Prompt. List every line in the records that contains the word "soccer".

Given information.
_ _ _ _ _ _ _
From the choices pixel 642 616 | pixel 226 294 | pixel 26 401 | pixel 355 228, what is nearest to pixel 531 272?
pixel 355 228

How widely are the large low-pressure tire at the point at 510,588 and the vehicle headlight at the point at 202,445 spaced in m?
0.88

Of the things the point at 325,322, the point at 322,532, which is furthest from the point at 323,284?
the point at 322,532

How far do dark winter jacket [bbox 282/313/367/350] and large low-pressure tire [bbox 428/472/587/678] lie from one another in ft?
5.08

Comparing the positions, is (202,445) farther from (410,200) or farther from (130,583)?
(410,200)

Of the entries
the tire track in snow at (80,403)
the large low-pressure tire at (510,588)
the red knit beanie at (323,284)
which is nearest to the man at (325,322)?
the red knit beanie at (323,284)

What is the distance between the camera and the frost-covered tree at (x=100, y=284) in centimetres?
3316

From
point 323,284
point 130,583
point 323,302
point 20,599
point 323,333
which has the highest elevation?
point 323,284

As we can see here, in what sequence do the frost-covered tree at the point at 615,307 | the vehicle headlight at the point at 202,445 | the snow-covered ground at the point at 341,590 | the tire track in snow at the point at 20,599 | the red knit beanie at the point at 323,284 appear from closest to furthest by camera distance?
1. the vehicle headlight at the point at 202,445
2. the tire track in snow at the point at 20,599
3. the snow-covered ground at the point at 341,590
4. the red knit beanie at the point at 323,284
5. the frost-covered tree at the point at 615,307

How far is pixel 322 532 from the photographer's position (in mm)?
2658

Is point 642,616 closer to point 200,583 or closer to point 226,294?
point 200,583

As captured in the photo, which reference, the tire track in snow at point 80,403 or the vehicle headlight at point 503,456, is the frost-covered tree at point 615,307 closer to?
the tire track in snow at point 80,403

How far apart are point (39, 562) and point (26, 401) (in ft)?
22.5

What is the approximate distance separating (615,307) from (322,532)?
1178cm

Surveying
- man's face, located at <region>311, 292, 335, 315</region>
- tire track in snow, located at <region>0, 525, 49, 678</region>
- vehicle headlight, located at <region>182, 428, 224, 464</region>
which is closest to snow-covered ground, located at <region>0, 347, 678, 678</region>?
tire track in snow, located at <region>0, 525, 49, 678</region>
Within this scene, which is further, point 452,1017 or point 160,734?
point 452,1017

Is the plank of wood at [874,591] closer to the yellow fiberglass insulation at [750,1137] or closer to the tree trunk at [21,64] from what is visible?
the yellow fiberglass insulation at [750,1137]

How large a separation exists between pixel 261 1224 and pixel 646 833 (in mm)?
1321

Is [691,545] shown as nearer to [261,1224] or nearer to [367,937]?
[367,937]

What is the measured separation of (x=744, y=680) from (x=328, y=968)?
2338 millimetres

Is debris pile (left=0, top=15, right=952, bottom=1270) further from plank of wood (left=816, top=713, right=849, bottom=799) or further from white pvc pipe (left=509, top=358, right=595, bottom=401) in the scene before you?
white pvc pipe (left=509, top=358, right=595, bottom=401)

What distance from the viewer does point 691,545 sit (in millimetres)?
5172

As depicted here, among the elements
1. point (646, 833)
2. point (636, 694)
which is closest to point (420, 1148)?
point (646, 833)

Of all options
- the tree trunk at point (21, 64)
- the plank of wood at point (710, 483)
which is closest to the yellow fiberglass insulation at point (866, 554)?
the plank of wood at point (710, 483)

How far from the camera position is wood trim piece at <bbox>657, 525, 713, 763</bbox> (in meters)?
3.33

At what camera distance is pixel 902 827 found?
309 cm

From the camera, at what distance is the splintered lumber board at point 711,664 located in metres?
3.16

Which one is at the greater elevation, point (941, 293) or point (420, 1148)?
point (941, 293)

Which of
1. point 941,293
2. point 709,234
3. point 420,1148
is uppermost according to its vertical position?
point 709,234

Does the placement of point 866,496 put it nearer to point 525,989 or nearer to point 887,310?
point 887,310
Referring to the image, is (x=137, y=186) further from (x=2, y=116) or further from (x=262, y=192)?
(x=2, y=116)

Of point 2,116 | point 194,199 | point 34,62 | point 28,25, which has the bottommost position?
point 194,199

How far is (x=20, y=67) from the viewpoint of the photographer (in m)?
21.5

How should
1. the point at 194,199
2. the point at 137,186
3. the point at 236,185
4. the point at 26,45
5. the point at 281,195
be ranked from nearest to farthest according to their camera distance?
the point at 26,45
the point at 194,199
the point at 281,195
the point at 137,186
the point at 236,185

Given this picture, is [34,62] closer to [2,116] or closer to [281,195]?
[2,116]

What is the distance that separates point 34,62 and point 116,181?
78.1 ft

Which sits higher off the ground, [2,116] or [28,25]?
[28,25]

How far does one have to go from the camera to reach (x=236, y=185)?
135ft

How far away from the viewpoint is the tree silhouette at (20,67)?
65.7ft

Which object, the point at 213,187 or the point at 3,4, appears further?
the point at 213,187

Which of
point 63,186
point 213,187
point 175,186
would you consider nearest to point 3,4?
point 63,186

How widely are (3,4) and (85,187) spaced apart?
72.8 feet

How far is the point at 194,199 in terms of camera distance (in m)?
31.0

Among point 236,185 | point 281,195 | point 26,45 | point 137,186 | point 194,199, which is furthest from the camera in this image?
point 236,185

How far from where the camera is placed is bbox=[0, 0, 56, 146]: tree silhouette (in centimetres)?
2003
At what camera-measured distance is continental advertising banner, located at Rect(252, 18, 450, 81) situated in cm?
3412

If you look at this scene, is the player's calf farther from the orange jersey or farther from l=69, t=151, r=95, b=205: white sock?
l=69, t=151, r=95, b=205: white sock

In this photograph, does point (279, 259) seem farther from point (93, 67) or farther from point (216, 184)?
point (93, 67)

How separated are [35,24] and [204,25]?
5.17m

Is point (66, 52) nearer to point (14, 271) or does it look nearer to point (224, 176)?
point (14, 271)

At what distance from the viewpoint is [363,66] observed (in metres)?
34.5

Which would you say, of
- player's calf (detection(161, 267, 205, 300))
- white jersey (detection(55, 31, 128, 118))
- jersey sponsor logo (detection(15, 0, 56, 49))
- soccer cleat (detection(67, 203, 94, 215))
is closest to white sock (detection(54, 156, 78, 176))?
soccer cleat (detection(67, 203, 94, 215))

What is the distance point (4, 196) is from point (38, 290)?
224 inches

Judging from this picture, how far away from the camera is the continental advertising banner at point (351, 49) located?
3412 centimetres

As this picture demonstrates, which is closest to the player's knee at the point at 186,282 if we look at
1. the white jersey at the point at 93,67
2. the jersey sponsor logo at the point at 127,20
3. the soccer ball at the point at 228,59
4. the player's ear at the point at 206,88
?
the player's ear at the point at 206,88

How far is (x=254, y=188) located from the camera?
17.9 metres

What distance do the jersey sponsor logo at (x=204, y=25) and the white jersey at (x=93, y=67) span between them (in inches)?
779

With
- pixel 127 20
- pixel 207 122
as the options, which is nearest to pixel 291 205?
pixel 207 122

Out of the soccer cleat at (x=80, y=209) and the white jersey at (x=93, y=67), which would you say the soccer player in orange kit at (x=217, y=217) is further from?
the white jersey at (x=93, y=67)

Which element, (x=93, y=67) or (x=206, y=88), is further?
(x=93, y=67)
_ _ _ _ _ _ _
Output below.
- soccer cleat (detection(67, 203, 94, 215))
soccer cleat (detection(67, 203, 94, 215))
3. the soccer ball at the point at 228,59
Out of the soccer cleat at (x=80, y=209) and the white jersey at (x=93, y=67), which would you say the soccer player in orange kit at (x=217, y=217) is further from?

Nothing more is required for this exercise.